A targeted thyroid and fertility support where intake is low — with a strict upper limit worth respecting.

Dose
100–200 mcg/day selenomethionine, or 1–2 Brazil nuts · Ceiling 200 mcg
When to take
With a meal · Once daily
Pairs well with
Iodine; zinc; vitamin D
Avoid
Other high-selenium sources at the same time (Brazil nuts + supplement); exceeding 200 mcg total
Side effects
Narrow safe window; hair/nail problems if overdone

What selenium does

Selenium is an antioxidant mineral the thyroid depends on to work. Since the thyroid sets the pace for a woman's metabolism, energy, mood and cycles, selenium has an outsized, behind-the-scenes role in hormone health. It is also concentrated in the ovaries and supports fertility and a healthy pregnancy.
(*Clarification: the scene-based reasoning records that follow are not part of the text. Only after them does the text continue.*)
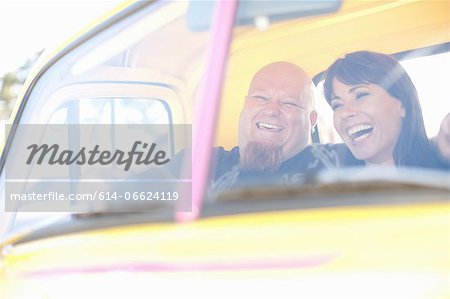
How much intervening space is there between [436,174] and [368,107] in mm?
1625

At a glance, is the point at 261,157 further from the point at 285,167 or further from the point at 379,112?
the point at 379,112

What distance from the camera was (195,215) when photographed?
5.47 ft

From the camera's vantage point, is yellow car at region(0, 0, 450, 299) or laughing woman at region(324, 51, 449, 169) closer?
yellow car at region(0, 0, 450, 299)

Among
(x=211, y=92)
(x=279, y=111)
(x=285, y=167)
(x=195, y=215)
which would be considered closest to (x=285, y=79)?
(x=279, y=111)

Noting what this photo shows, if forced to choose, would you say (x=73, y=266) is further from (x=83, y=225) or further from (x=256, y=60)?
(x=256, y=60)

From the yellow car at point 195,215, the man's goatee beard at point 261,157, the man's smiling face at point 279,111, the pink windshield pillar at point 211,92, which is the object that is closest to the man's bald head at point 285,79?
the man's smiling face at point 279,111

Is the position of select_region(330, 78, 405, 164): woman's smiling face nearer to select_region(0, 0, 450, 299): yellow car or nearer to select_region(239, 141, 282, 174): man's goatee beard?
select_region(239, 141, 282, 174): man's goatee beard

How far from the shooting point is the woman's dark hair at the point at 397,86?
2.92 meters

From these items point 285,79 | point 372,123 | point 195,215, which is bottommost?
point 195,215

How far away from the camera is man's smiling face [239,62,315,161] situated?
10.4 ft
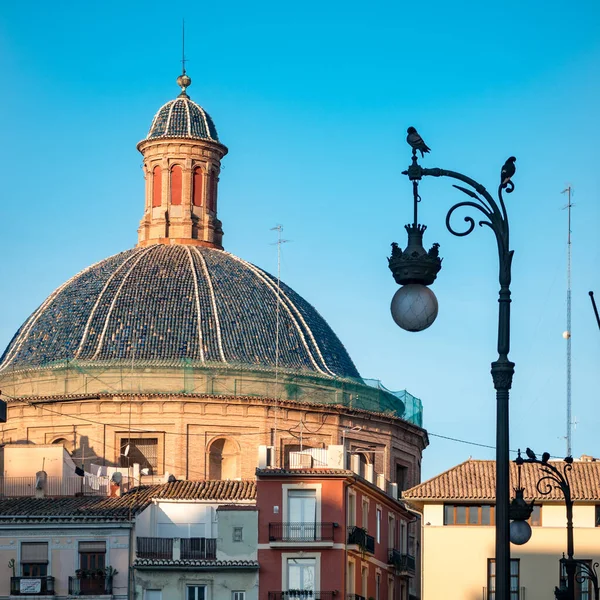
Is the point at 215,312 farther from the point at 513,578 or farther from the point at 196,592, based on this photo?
the point at 513,578

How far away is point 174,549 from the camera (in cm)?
4612

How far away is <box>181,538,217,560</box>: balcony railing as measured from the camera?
46.1 m

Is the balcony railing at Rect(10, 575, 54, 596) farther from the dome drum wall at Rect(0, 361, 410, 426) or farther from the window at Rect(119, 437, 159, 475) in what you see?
the dome drum wall at Rect(0, 361, 410, 426)

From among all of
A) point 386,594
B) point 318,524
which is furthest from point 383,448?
point 318,524

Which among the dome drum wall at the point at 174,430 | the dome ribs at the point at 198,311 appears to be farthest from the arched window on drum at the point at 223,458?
the dome ribs at the point at 198,311

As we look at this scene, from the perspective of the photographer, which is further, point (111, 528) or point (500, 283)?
point (111, 528)

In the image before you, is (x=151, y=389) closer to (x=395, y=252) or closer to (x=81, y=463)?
(x=81, y=463)

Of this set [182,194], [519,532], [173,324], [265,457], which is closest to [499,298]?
[519,532]

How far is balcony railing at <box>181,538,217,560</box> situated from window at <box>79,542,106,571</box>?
1.81 metres

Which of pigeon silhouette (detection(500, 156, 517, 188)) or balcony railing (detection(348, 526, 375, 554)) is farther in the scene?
balcony railing (detection(348, 526, 375, 554))

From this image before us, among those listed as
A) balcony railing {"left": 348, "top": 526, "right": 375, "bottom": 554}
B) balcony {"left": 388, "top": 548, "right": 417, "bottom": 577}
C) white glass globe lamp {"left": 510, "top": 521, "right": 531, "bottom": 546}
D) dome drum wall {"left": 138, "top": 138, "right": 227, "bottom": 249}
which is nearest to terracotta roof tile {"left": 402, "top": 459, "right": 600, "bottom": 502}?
balcony railing {"left": 348, "top": 526, "right": 375, "bottom": 554}

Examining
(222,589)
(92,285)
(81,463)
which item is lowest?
(222,589)

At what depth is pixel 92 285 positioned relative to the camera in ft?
211

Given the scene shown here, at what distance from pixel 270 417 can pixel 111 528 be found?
1548 centimetres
Does it actually help? An honest answer

For thyroid health, the evidence is reasonably good — selenium is essential for converting thyroid hormones into their active form, and there is some evidence it lowers the antibodies in autoimmune (Hashimoto's) thyroid disease. For fertility it plays a supporting role. The honest framing: it is genuinely useful where intake is low or thyroid antibodies are raised, but it is not a general tonic, and more is definitely not better.

Signs you might benefit

A diagnosed thyroid condition (especially Hashimoto's), trying to conceive, or a diet low in selenium-rich foods (seafood, eggs, Brazil nuts).

Richest food sources

Brazil nuts are in a class of their own — just one or two can supply, or exceed, a whole day's selenium, because they concentrate it so dramatically (which is also why a daily handful can tip you over the safe limit). After Brazil nuts, the richest sources are seafood (tuna, sardines, prawns, oysters), then eggs, poultry, organ and muscle meats, and wholegrains, sunflower seeds and mushrooms. One nuance many women don't realise: the selenium in plant foods depends heavily on the soil they were grown in, so the same food can be selenium-rich or selenium-poor by region — which is why deficiency clusters in certain parts of the world. For most women, one or two Brazil nuts a day is a complete, natural selenium strategy with no supplement needed.

How much to take

A sensible dose is 100–200 mcg/day of selenomethionine, or simply one to two Brazil nuts a day (a natural, concentrated source). Do not exceed 200 mcg from all sources combined.

When and how to take it

Take it with food. If you eat Brazil nuts regularly, you may not need a supplement at all — and shouldn't double up.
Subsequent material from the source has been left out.